=== Items ===
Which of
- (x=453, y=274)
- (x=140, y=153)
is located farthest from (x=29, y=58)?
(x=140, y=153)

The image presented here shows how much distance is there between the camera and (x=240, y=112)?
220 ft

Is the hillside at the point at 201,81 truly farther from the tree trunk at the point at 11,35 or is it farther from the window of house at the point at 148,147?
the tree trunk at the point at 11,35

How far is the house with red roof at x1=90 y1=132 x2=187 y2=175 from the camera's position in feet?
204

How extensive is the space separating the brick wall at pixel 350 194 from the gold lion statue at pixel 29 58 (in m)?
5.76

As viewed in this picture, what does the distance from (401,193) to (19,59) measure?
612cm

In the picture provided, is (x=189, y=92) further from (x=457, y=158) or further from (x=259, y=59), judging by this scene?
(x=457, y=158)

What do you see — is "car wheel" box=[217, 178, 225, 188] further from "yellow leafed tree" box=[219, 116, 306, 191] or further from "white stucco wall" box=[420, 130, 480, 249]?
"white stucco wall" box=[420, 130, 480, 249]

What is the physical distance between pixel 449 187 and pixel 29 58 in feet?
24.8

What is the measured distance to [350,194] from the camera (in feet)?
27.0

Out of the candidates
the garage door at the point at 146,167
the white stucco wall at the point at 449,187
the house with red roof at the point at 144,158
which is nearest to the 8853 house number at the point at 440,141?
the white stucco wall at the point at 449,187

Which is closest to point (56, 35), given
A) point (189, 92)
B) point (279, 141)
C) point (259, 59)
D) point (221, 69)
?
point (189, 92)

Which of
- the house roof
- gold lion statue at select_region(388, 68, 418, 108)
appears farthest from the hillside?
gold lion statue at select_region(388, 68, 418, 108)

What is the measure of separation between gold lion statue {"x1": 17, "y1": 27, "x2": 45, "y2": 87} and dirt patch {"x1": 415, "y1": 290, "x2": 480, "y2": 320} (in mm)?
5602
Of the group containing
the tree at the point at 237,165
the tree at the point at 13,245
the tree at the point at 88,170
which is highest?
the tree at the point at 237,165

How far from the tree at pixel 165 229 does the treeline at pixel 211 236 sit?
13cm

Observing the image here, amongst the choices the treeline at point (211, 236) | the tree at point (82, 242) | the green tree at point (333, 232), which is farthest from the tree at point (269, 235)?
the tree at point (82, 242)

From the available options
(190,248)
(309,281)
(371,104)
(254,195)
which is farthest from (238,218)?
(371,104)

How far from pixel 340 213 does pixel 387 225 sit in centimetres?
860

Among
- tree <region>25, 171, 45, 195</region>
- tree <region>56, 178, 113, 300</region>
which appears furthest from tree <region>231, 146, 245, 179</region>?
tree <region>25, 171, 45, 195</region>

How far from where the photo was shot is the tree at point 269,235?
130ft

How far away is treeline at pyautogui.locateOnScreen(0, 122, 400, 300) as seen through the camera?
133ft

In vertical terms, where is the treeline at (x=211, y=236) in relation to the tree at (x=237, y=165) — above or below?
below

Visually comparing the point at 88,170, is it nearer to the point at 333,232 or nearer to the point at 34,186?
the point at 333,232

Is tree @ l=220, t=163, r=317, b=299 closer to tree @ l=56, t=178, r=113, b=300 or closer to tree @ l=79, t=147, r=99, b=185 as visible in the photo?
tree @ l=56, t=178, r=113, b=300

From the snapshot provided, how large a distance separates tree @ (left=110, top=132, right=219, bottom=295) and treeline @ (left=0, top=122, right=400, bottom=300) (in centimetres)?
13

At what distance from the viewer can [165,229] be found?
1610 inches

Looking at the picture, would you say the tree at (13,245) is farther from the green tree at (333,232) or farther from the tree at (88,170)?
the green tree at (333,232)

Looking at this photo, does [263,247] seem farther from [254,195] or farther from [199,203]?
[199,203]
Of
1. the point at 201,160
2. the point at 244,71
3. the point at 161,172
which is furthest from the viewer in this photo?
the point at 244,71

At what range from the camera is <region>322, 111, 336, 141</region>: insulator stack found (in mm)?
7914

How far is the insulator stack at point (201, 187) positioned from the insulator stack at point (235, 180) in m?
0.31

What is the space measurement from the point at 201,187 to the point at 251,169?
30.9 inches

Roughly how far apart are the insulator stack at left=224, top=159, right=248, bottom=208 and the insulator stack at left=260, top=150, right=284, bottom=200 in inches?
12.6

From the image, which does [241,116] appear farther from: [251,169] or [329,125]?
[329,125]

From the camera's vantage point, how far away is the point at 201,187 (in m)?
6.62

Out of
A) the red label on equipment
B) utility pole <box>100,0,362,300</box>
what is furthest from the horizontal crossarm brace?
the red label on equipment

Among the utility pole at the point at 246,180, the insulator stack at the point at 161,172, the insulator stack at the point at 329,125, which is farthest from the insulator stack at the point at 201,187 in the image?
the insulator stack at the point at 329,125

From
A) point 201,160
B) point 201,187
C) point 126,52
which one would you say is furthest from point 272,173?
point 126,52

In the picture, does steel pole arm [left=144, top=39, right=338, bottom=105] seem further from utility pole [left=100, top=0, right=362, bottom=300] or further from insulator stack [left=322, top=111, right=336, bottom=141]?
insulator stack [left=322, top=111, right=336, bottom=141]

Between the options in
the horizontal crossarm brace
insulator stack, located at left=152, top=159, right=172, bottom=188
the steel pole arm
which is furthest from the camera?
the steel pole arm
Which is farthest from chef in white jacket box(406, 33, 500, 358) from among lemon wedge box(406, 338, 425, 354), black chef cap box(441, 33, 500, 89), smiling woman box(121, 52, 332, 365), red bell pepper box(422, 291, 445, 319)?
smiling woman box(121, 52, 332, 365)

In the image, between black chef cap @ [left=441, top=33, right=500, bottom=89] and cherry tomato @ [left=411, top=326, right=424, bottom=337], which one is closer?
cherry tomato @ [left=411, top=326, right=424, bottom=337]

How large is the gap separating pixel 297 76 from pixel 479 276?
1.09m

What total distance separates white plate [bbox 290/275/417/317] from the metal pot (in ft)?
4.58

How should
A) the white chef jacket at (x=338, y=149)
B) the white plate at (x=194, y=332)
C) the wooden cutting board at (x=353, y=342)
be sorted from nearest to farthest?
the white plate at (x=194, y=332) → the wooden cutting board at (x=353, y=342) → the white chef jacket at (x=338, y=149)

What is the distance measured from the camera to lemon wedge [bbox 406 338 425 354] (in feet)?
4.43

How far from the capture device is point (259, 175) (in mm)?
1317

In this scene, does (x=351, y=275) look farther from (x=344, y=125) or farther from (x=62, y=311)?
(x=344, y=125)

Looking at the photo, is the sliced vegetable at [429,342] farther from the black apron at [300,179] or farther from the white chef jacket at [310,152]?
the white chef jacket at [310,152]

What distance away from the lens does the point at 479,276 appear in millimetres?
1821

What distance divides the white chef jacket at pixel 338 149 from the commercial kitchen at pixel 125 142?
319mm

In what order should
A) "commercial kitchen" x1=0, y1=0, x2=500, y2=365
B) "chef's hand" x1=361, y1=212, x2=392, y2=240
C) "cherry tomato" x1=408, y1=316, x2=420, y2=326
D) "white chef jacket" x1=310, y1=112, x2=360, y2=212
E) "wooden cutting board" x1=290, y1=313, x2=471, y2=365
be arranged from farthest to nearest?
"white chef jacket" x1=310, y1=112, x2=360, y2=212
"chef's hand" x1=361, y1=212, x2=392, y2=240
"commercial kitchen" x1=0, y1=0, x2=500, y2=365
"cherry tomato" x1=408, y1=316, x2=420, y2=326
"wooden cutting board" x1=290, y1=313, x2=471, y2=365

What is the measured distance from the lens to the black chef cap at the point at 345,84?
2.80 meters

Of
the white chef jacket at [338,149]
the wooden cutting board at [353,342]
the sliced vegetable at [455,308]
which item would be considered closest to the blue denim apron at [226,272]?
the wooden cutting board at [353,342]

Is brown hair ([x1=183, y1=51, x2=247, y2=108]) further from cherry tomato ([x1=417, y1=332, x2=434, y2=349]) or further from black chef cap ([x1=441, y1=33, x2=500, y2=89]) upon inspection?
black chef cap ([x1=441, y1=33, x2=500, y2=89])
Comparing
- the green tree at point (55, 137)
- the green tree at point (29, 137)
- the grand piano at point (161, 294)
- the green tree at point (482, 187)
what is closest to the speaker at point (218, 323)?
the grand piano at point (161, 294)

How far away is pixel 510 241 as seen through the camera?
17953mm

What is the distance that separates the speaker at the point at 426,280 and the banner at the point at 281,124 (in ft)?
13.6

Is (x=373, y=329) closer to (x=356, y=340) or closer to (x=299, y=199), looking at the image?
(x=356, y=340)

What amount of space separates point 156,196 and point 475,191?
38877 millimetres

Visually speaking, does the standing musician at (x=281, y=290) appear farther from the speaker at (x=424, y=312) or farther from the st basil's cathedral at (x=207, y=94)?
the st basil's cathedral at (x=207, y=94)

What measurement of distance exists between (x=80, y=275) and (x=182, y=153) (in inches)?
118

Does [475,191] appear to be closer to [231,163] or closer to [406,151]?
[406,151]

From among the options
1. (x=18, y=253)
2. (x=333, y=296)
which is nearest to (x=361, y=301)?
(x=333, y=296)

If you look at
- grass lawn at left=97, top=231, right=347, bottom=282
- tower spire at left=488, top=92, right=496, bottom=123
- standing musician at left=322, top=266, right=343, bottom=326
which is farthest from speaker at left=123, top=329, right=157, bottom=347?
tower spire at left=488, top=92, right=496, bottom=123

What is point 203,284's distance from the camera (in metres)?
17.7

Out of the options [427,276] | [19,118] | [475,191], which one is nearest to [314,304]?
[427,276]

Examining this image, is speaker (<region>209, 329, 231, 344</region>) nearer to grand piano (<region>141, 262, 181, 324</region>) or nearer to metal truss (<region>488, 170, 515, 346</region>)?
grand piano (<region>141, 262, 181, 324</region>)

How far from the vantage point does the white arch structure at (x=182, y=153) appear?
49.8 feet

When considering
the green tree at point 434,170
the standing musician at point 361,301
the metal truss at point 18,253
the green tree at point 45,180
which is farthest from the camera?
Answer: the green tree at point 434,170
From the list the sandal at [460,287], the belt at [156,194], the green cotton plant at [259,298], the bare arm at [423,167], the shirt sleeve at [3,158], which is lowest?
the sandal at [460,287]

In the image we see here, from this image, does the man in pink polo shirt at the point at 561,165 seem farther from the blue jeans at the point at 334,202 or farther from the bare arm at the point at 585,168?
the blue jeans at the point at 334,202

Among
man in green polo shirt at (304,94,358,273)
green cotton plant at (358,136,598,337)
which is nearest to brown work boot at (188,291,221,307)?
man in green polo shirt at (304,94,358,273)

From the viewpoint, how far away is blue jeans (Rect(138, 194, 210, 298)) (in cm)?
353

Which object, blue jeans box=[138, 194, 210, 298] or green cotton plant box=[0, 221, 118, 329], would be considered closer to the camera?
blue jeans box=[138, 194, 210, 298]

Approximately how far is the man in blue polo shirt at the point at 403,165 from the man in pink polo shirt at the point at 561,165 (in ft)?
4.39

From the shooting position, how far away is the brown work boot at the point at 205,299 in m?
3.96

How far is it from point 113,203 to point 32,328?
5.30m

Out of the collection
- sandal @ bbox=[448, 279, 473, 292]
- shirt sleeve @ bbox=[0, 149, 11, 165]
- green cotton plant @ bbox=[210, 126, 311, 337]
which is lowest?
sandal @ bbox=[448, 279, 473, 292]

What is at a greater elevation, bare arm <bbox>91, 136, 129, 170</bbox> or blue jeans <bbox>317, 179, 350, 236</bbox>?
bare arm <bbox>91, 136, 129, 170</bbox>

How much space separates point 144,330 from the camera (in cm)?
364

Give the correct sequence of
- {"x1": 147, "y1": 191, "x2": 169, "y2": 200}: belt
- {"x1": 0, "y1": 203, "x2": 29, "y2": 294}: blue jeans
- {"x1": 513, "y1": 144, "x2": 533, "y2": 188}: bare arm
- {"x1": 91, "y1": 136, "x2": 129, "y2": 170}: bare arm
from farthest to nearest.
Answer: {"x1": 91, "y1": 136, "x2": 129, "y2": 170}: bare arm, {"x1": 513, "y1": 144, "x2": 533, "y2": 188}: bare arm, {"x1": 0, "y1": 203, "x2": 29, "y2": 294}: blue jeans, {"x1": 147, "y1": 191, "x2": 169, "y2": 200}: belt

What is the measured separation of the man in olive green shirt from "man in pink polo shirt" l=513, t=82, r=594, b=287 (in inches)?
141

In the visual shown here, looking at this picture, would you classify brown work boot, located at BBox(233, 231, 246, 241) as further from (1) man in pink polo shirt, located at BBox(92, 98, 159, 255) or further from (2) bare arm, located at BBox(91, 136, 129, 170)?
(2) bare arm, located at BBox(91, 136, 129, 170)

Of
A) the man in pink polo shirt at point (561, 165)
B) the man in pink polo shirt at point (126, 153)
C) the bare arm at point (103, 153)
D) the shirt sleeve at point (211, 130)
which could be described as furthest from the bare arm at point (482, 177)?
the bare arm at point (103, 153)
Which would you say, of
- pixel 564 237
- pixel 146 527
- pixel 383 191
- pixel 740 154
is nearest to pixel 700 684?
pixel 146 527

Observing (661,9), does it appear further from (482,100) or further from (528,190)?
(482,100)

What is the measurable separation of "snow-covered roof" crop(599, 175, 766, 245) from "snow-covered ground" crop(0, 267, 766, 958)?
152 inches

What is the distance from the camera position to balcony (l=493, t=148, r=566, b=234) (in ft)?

=== What is expected ===
Rewrite the items as a numbered list, starting at the line that contains "How far away is treeline" and ending after the line that contains "1610 inches", with blank lines omitted.

=== Exercise answer ===
1. How far away is treeline at pyautogui.locateOnScreen(0, 122, 400, 300) as seen through the camera?
2. 133ft
3. In vertical terms, where is the treeline at (x=211, y=236) in relation to the tree at (x=237, y=165) — above or below?
4. below
5. Visually comparing the point at 88,170, is it nearer to the point at 333,232 or nearer to the point at 34,186?
6. the point at 333,232
7. Is tree @ l=220, t=163, r=317, b=299 closer to tree @ l=56, t=178, r=113, b=300 or closer to tree @ l=79, t=147, r=99, b=185 as visible in the photo?
8. tree @ l=56, t=178, r=113, b=300
9. From the snapshot provided, how large a distance separates tree @ (left=110, top=132, right=219, bottom=295) and treeline @ (left=0, top=122, right=400, bottom=300) (in centimetres)?
10. 13
11. At what distance from the viewer can [165,229] be found?
12. 1610 inches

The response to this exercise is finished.